Dataset records
####################

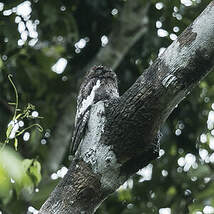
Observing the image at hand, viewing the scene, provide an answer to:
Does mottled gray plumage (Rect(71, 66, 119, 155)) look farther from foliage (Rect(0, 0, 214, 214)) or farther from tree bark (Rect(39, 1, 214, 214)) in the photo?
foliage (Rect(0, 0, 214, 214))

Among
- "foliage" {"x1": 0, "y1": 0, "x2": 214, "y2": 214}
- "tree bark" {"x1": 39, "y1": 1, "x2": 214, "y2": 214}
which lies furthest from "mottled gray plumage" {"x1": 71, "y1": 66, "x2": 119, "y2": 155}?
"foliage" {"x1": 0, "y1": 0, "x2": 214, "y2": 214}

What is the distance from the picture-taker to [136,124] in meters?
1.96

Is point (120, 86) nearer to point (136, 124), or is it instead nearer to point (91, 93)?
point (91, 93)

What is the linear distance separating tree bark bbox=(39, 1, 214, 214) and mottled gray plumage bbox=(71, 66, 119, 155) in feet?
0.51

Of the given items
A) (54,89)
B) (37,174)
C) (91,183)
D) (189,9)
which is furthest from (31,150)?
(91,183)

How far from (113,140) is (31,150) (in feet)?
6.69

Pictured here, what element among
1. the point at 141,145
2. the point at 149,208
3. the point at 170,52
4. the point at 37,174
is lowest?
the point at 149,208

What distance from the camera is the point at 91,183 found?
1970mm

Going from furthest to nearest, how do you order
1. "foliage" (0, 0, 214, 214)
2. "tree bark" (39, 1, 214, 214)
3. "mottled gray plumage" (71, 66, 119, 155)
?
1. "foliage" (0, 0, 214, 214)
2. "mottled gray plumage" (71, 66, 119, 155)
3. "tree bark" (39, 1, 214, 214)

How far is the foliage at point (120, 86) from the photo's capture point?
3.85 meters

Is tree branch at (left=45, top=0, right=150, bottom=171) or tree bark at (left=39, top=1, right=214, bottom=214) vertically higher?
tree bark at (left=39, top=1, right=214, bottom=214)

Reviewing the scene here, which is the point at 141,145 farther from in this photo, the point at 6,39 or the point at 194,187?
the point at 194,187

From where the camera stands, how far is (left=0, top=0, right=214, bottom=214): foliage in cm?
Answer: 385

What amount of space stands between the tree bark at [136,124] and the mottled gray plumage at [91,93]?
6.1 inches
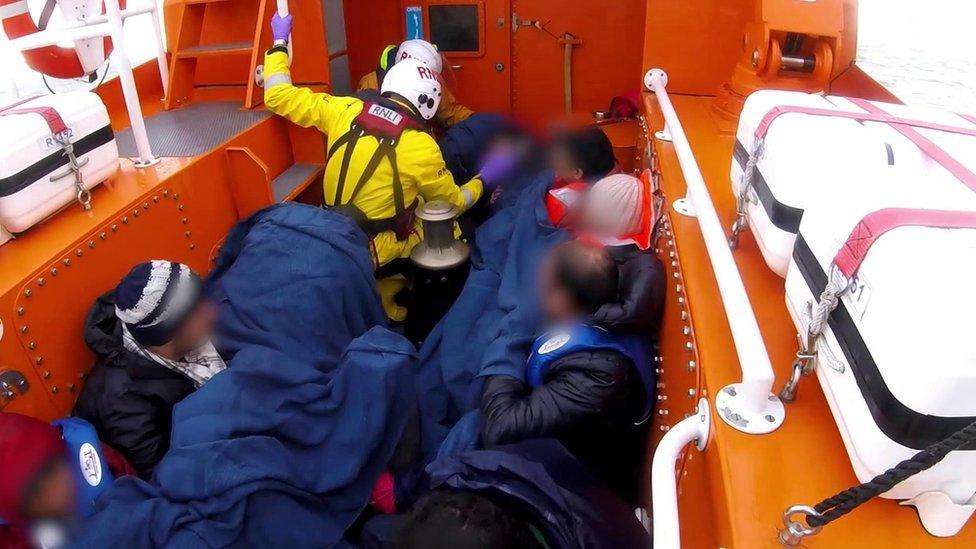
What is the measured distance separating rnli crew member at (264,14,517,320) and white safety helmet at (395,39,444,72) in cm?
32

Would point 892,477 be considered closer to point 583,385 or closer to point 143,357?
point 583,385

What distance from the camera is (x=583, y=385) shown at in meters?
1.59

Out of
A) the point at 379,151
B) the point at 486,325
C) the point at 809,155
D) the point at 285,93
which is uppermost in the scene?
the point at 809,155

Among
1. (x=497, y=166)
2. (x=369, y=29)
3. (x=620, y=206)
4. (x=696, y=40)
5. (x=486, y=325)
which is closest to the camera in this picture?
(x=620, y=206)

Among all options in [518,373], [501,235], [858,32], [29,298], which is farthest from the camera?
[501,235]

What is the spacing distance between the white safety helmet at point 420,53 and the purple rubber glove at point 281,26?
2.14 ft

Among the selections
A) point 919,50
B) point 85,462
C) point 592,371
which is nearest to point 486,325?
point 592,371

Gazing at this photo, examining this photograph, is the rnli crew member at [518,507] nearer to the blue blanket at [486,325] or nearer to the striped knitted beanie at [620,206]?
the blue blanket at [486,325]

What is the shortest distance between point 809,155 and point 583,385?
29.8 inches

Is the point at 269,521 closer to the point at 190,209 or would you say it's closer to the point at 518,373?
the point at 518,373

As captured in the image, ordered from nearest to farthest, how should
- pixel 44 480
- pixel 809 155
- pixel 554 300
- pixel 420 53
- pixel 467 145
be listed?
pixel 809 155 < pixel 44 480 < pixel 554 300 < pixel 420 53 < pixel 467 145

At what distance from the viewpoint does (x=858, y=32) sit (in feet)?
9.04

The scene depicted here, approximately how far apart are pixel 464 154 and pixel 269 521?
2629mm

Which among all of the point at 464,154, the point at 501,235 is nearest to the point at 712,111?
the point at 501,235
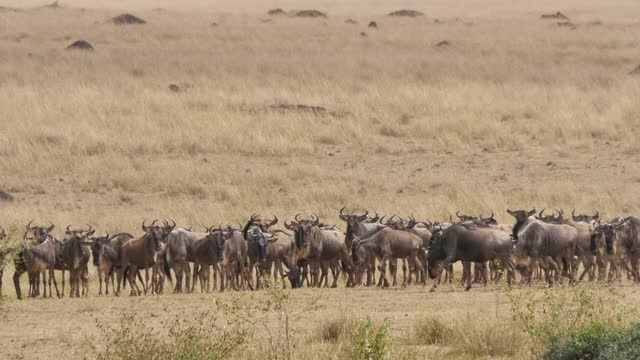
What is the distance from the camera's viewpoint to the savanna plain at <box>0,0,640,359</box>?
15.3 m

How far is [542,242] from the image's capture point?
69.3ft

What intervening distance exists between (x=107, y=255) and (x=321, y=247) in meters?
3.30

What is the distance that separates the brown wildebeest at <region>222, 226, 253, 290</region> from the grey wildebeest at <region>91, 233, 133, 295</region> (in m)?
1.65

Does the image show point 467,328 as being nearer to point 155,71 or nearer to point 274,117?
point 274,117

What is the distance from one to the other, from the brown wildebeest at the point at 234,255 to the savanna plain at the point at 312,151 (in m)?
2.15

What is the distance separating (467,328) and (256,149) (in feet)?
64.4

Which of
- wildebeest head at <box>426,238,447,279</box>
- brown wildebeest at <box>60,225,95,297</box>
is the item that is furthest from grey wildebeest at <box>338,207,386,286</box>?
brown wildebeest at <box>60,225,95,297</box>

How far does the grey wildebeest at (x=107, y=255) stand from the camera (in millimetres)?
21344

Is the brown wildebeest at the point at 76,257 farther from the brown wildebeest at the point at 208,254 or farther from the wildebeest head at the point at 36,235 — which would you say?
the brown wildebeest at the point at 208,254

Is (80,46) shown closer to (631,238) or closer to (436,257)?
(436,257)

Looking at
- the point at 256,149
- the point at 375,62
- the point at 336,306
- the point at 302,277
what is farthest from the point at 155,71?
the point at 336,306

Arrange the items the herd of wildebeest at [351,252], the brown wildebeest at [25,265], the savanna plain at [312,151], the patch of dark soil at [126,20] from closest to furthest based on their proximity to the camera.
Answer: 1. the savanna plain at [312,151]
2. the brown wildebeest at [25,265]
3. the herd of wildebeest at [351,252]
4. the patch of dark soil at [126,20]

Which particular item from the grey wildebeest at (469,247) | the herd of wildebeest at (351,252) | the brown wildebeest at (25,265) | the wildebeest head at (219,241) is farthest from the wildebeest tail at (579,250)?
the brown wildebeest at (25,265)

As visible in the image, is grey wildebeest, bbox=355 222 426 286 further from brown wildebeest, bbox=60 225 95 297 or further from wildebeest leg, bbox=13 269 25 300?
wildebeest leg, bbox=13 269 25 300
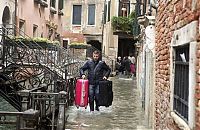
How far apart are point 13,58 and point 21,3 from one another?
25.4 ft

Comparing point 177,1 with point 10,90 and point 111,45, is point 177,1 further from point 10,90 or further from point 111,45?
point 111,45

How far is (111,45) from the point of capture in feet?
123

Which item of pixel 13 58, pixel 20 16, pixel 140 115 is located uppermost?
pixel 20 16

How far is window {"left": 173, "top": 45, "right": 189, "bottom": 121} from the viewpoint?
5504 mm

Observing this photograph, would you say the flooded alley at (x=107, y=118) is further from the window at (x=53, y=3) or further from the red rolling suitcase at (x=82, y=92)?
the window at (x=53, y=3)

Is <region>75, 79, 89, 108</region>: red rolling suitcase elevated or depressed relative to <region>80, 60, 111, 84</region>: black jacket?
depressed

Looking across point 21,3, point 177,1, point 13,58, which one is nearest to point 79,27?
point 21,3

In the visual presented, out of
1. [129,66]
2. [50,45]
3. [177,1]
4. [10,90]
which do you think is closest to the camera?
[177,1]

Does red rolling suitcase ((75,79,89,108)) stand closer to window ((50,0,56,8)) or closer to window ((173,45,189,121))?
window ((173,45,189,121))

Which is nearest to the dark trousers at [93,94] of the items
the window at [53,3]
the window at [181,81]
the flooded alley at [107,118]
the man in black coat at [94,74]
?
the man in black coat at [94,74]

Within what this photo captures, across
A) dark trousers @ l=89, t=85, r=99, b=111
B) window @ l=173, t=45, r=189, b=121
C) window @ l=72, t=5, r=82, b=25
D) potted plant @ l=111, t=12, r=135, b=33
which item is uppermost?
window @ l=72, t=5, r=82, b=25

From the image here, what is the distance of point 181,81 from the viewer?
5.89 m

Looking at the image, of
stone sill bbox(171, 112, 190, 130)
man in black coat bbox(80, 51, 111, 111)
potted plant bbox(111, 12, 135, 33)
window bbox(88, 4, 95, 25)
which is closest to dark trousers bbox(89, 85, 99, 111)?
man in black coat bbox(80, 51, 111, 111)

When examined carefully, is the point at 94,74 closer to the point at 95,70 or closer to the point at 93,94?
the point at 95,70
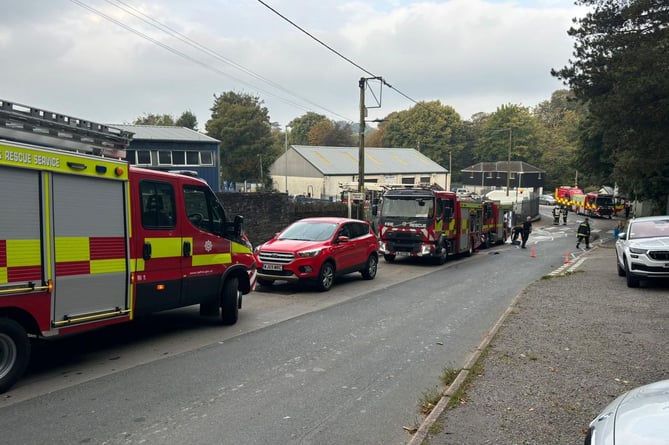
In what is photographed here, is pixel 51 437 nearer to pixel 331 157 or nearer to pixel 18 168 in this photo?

####################

## PROBLEM DETAILS
In the records above, find the line containing "How far is (111,45)". Reproduce it and every line after it through the last line, omitting pictures.

## COMPLETED TASK
How far is (111,45) from the point of capture in feet?
123

Which item of pixel 13 58, pixel 20 16, pixel 140 115 is located uppermost?
pixel 20 16

How far is window {"left": 173, "top": 45, "right": 189, "bottom": 121} from the viewpoint?
5504 mm

Observing this photograph, would you say the flooded alley at (x=107, y=118) is further from the window at (x=53, y=3) or further from the red rolling suitcase at (x=82, y=92)?
the window at (x=53, y=3)

Is <region>75, 79, 89, 108</region>: red rolling suitcase elevated or depressed relative to <region>80, 60, 111, 84</region>: black jacket?
depressed

Looking across point 21,3, point 177,1, point 13,58, which one is nearest to point 79,27?
point 21,3

In the visual presented, out of
1. [129,66]
2. [50,45]
3. [177,1]
4. [10,90]
which do you think is closest to the camera?
[177,1]

Does red rolling suitcase ((75,79,89,108)) stand closer to window ((50,0,56,8)) or closer to window ((173,45,189,121))?
window ((173,45,189,121))

Which is nearest to the dark trousers at [93,94] of the items
the window at [53,3]
the window at [181,81]
the flooded alley at [107,118]
the man in black coat at [94,74]
?
the man in black coat at [94,74]

Within what this photo captures, across
A) dark trousers @ l=89, t=85, r=99, b=111
B) window @ l=173, t=45, r=189, b=121
C) window @ l=72, t=5, r=82, b=25
D) potted plant @ l=111, t=12, r=135, b=33
which item is uppermost?
window @ l=72, t=5, r=82, b=25

From the image here, what is the distance of point 181,81 from the viewer?
5.89 m

Looking at the image, of
stone sill bbox(171, 112, 190, 130)
man in black coat bbox(80, 51, 111, 111)
potted plant bbox(111, 12, 135, 33)
window bbox(88, 4, 95, 25)
which is closest to dark trousers bbox(89, 85, 99, 111)?
man in black coat bbox(80, 51, 111, 111)

When examined carefully, is the point at 94,74 closer to the point at 95,70 or closer to the point at 93,94?
the point at 95,70
In what is photographed here, is pixel 51 437 nearer to pixel 331 157 or nearer to pixel 18 168 in this photo?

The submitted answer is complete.